There is substantial evidence suggesting that neurosteroids exert a variety of effects that will have a positive effect on AD progression including: neuroprotection; neurogenesis; neuronal growth; neurotransmission; synaptogenesis; myelination; and glial and neuronal differentiation.  On the other hand, pro-inflammatory cytokines (e.g., IL-1b and IL-6), are pivotal to a vicious circle between microglia activation, pro-inflammatory cytokines production, Aβ deposition and tau accumulation, that ultimately result in neuronal loss.

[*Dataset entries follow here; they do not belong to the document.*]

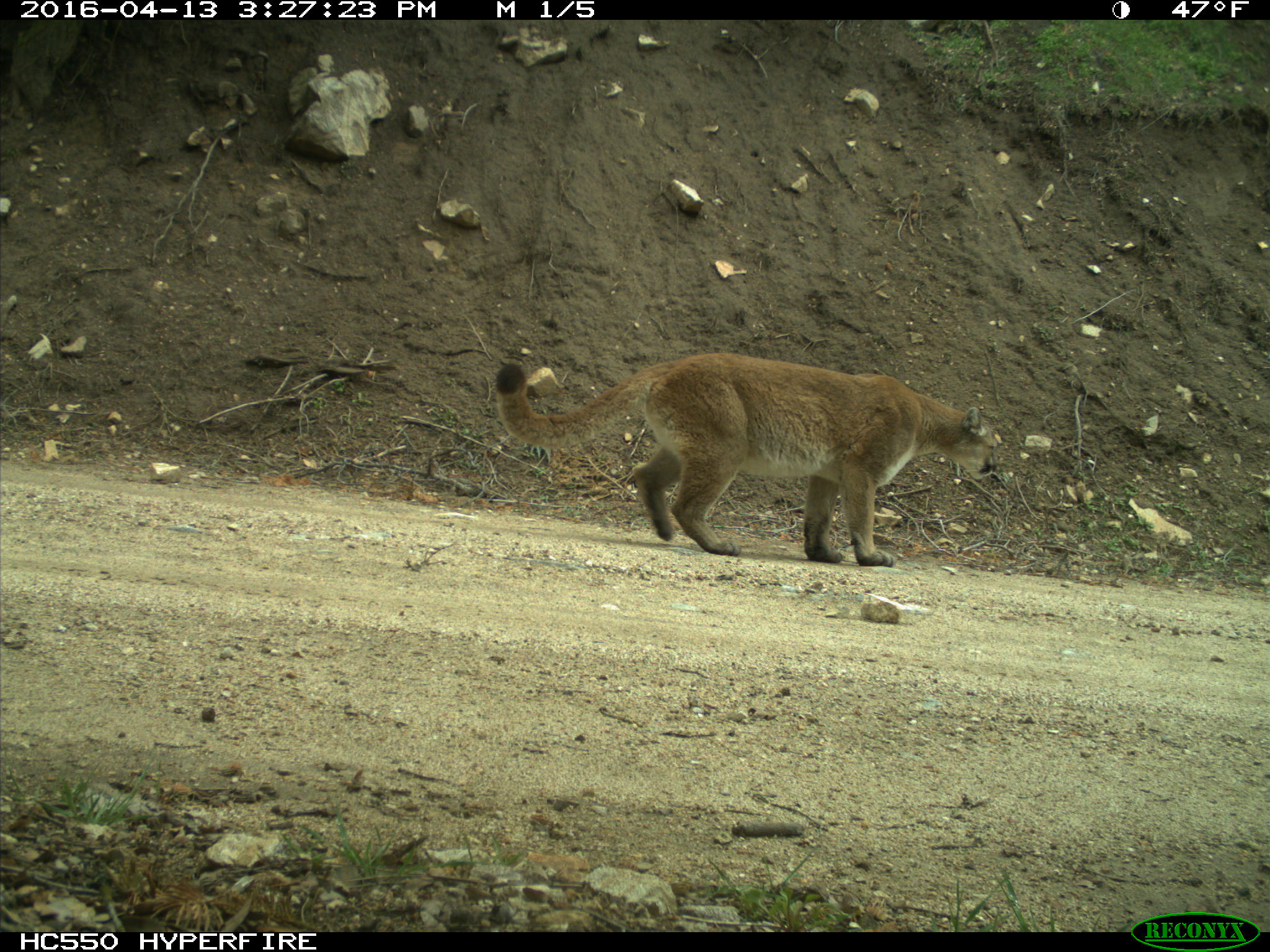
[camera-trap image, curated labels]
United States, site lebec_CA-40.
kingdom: Animalia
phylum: Chordata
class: Mammalia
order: Carnivora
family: Felidae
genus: Puma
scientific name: Puma concolor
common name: mountain lion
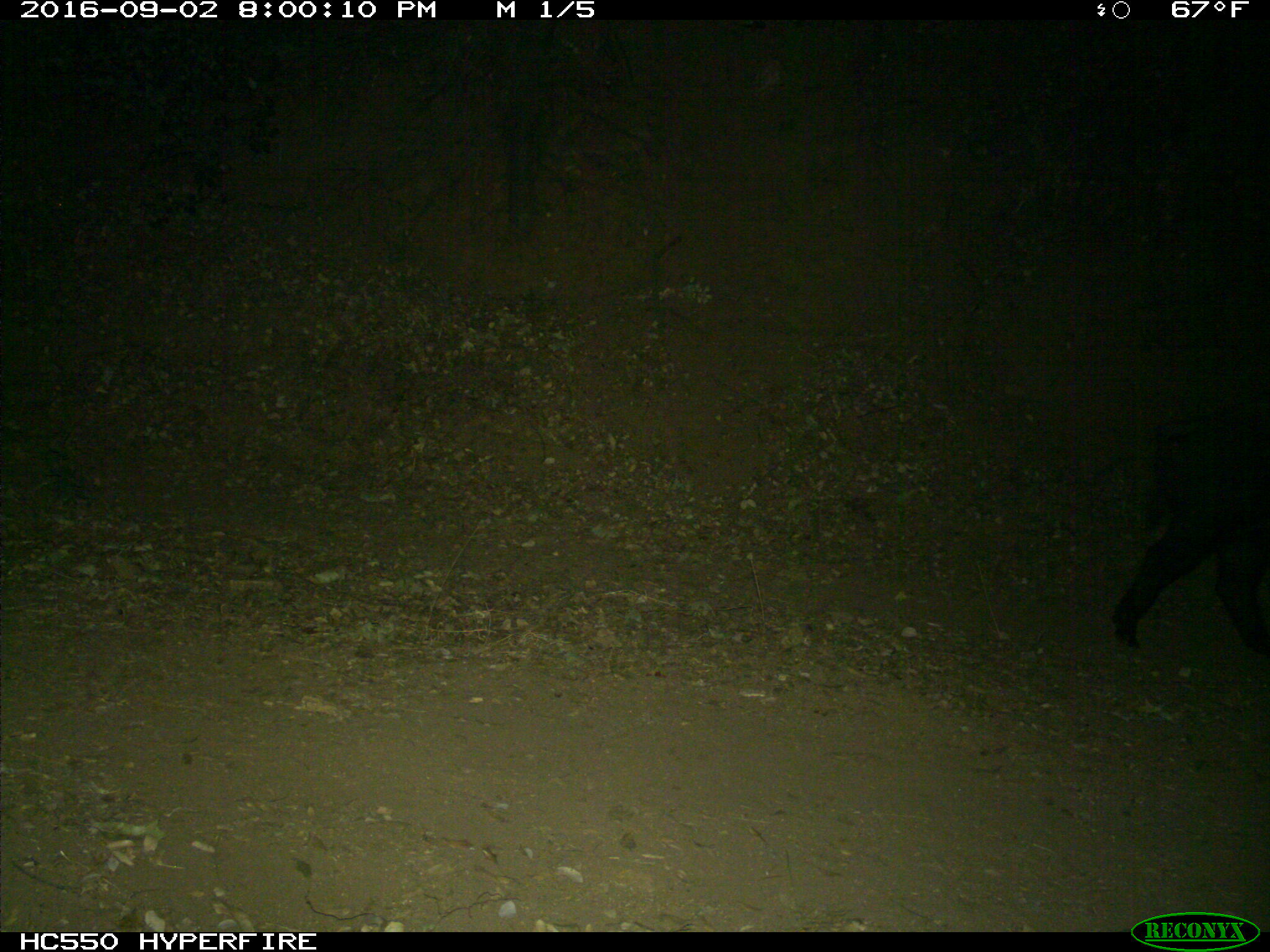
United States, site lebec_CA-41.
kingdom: Animalia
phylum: Chordata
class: Mammalia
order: Artiodactyla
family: Suidae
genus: Sus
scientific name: Sus scrofa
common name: wild boar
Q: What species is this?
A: Sus scrofa (wild boar).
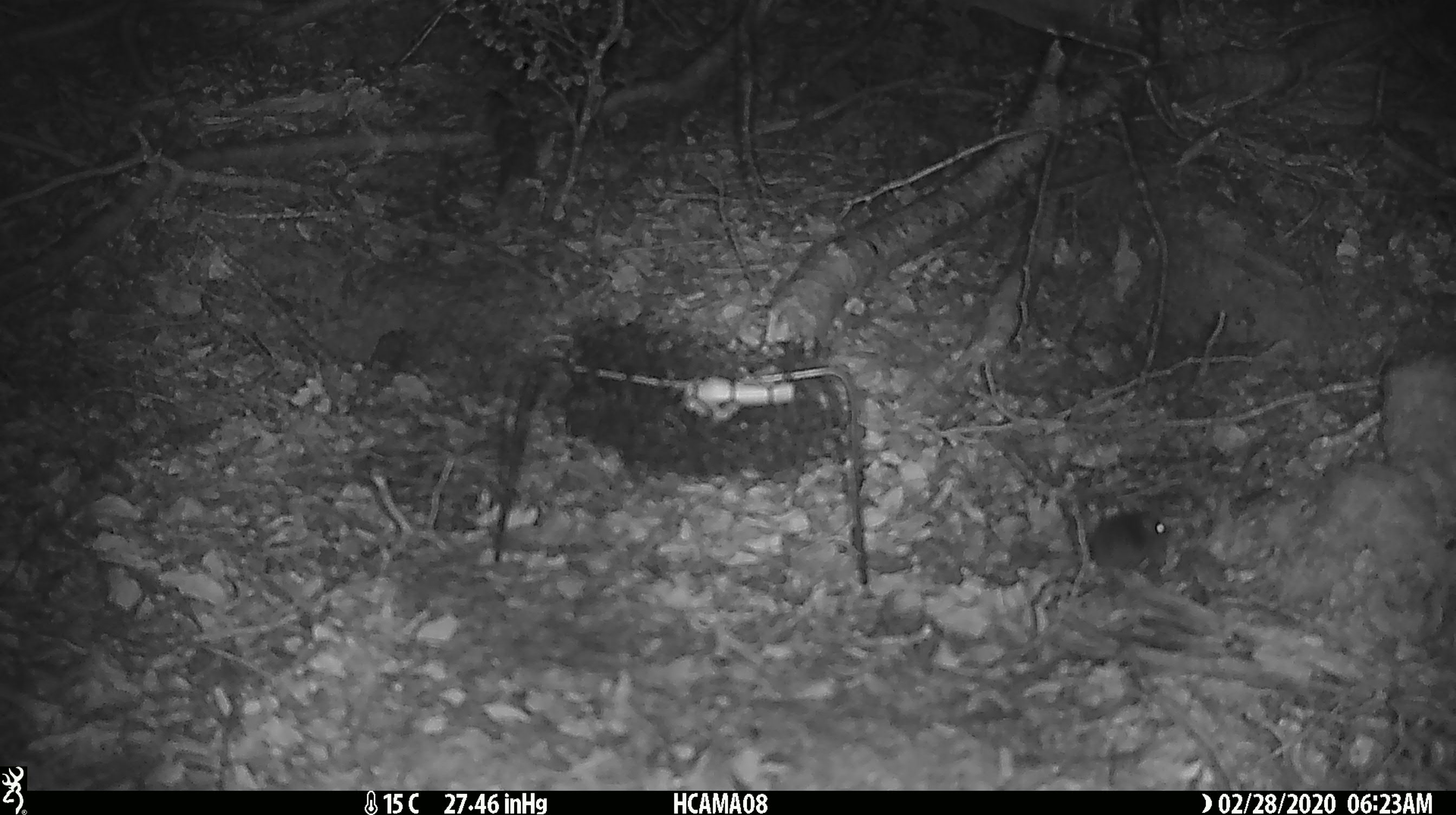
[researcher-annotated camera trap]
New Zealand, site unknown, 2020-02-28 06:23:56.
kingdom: Animalia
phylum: Chordata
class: Mammalia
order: Rodentia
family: Muridae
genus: Mus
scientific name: Mus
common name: mouse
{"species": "mouse (Mus)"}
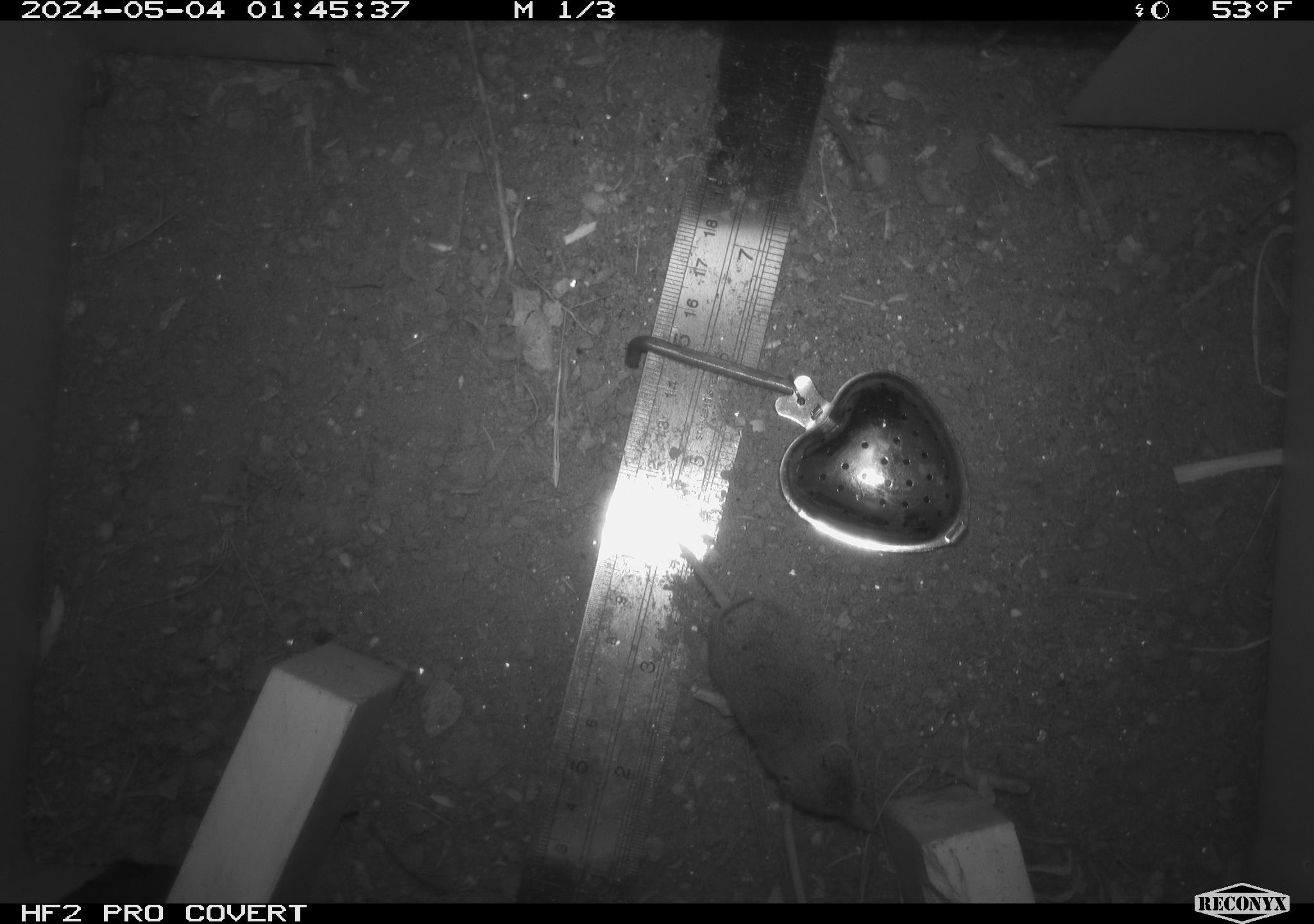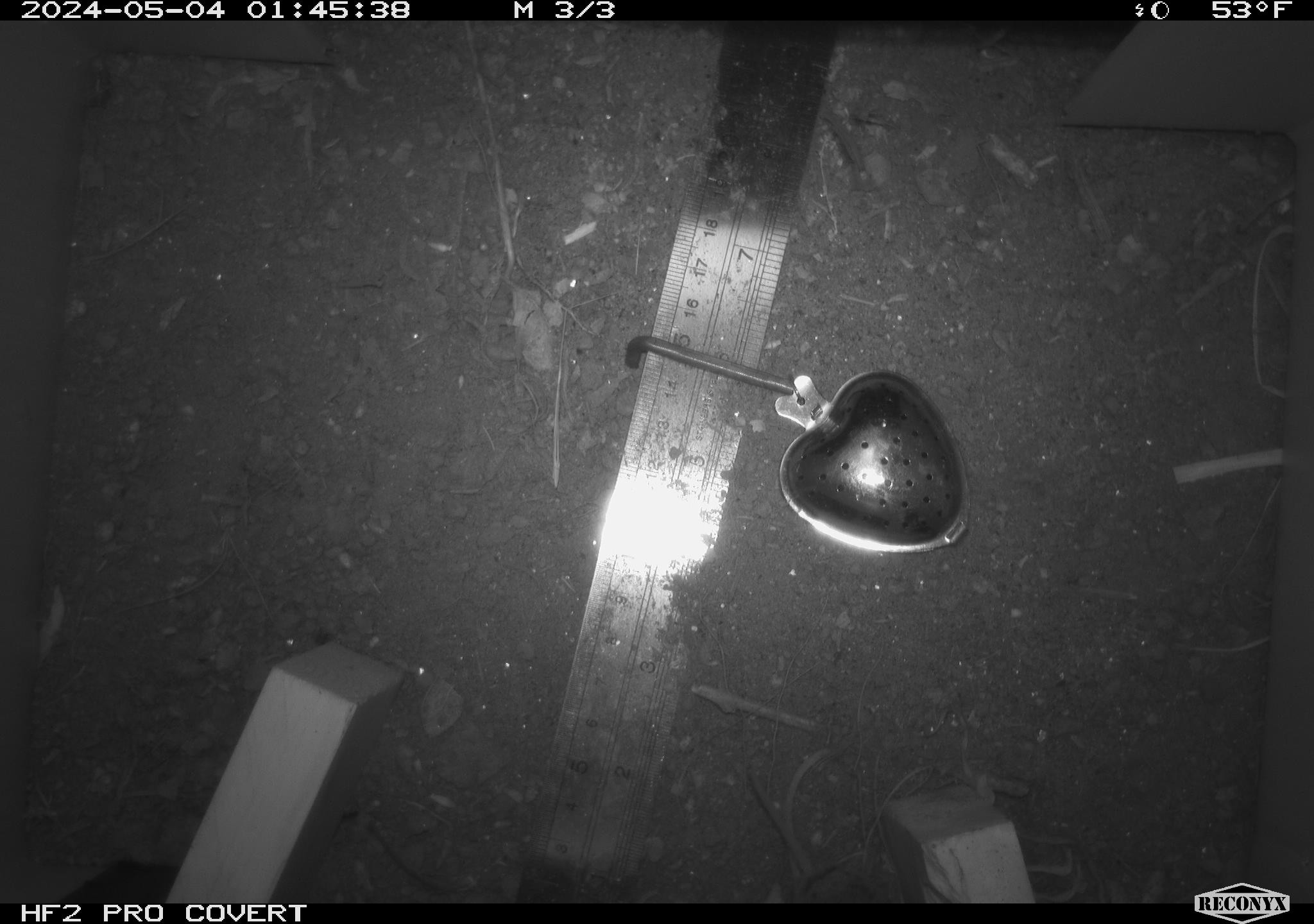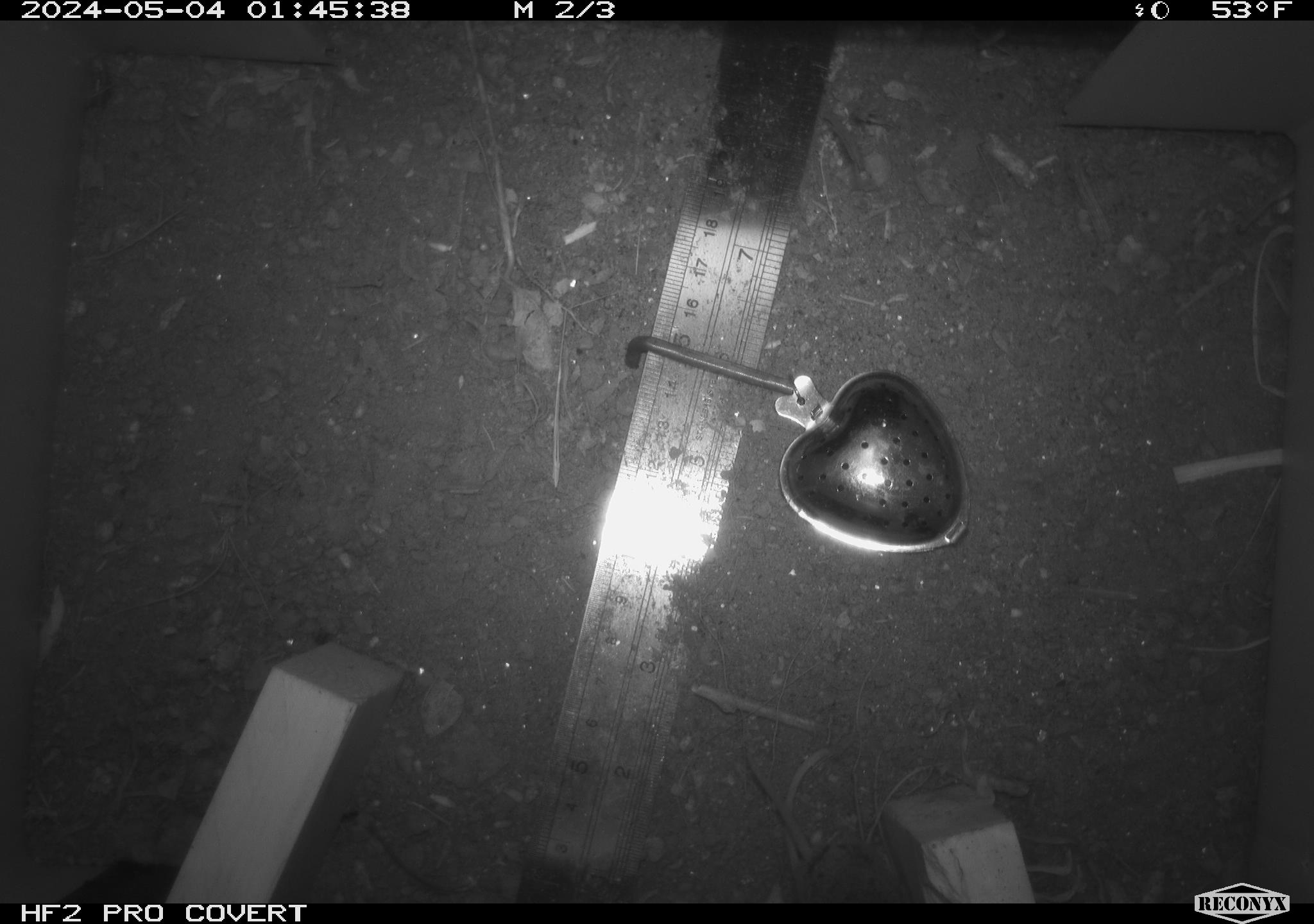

The lead compound we identified increases the levels of (i) neurosteroids (e.g., pregnenolone and allopregnanolone), (ii) lowers levels of pro-inflammatory cytokines and (iii) has good drug-like properties for a CNS drug.  Our lead is a racemic compound (e.g., a mixture of two mirror image isomers called enantiomers), and it is likely that most of the bioactivity resides in one isomer, while the other one has no benefit.  Thus, we plan to separate the enantiomers and identify the active one.  Then, through medicinal chemistry and sophisticated cell-based assays, we will optimize new analogs of the active enantiomer with the goal of identifying compounds ready for pre-clinical testing in mouse models of AD.